Wednesday, March 16, 2011

Spatial practices in “the century of the child”

The integration of outdoor school seemed to diminish over time, from my public school experience, and even more into my public school teaching experiences. In Elementary school, I remember visiting “Camp Schmidt,” an outdoor school owned and run by Prince George’s County Public Schools in mid/southern Maryland. In fifth grade, all PG County students looked forward to an extended stay at Camp Schmidt for about a week of ecological education, team building, and most of all, running through the “Confidence Course,” a challenging obstacle course that ended in a zipline. Boys and girls stayed overnight for several nights in separate lodgings. In high school, my older brother’s freshman class visited Camp Schmidt in 1996 for an overnight stay, but after some of the boys snuck over to the girls’ bunks, our school cancelled all further trips to Camp Schmidt.
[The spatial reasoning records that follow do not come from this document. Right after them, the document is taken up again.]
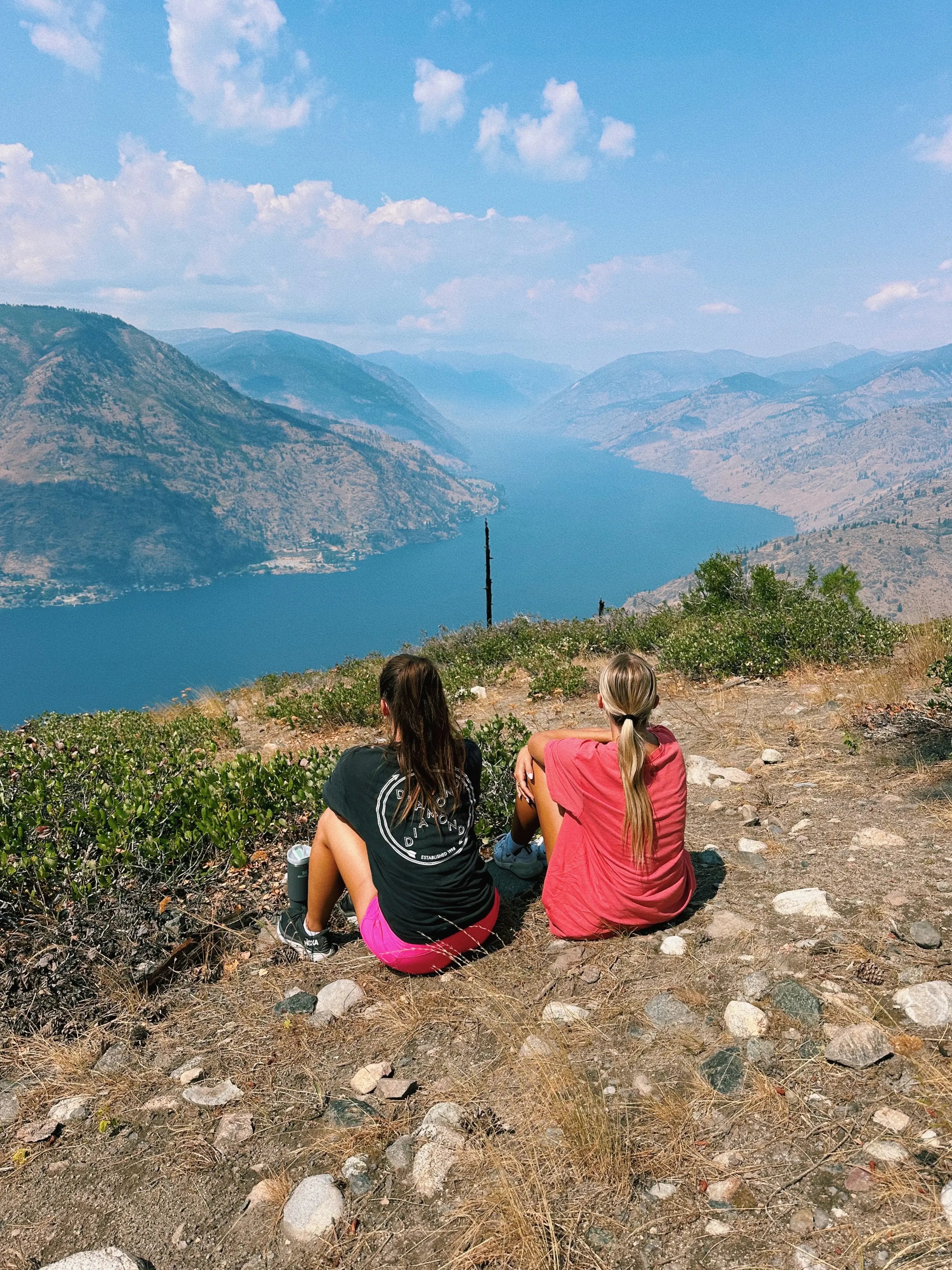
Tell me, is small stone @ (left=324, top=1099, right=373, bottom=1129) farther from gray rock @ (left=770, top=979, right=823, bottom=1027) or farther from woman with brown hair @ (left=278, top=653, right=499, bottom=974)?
gray rock @ (left=770, top=979, right=823, bottom=1027)

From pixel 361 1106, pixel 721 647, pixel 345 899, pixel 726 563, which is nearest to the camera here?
pixel 361 1106

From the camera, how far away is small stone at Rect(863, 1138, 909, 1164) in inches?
90.1

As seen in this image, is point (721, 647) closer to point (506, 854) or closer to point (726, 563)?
point (506, 854)

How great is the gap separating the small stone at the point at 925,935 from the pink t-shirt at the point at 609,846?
1107mm

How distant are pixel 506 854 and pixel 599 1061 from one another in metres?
1.94

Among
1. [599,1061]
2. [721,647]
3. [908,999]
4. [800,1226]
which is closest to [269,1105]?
[599,1061]

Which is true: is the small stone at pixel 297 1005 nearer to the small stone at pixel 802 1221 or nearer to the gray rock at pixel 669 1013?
the gray rock at pixel 669 1013

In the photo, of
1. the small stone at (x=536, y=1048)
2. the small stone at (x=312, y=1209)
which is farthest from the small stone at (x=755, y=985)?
the small stone at (x=312, y=1209)

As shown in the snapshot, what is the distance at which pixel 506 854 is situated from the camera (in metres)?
4.94

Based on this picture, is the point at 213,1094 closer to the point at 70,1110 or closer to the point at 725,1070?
the point at 70,1110

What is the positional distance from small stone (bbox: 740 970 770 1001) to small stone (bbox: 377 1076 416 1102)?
160cm

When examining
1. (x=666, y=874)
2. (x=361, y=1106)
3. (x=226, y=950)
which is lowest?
(x=226, y=950)

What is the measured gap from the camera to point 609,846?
3.84 meters

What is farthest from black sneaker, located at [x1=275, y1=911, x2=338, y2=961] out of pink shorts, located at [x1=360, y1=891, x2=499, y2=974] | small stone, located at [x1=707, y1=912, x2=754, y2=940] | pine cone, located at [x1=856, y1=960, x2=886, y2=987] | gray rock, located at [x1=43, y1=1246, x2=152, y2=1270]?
pine cone, located at [x1=856, y1=960, x2=886, y2=987]
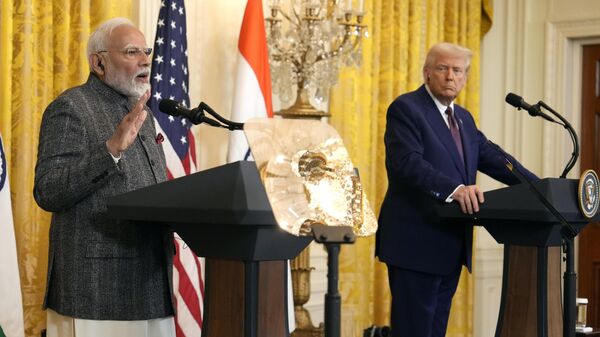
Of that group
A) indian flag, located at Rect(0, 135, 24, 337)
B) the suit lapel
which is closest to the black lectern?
indian flag, located at Rect(0, 135, 24, 337)

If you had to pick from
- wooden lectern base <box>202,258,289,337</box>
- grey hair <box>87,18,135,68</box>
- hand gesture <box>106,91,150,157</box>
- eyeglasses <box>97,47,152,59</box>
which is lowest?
wooden lectern base <box>202,258,289,337</box>

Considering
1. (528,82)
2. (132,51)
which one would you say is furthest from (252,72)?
(528,82)

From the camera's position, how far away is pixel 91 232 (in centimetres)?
270

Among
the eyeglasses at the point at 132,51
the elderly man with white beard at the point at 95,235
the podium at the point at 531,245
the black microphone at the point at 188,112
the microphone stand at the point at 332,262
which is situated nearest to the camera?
the microphone stand at the point at 332,262

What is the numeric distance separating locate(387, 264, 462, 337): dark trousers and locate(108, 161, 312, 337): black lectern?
1380 mm

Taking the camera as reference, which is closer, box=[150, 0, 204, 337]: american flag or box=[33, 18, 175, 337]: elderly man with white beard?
box=[33, 18, 175, 337]: elderly man with white beard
Was this decision due to behavior that had never happened before? In the history of Camp Schmidt, had no campers ever tried to visit campers of the opposite gender? Was it due in part to race, as students from our high school were generally non-white?
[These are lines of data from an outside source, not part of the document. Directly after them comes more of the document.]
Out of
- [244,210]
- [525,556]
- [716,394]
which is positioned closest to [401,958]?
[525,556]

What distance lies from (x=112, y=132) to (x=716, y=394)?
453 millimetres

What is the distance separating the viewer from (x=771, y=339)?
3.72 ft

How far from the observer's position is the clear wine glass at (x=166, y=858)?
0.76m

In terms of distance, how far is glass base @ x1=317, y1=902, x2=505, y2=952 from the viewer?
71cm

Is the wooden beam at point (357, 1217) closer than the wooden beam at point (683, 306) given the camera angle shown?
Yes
This year, the PG County school system has closed Camp Schmidt, allegedly due to budgetary constraints, however, I wonder if this decision was politically driven. In the last 30-40 years, PG county has undergone “white flight,” moving from a generally white population to 90% non-white today. Do the privileges or expectations of/for non-white students, particularly males, differ from those expectations for whites? Why was it important for students to experience outdoor, camp-like education 30 years ago, but today it is so unimportant that it has to be cut from a school’s budget? Is the current school culture so different from past school cultures, that outdoor school is no longer for these students?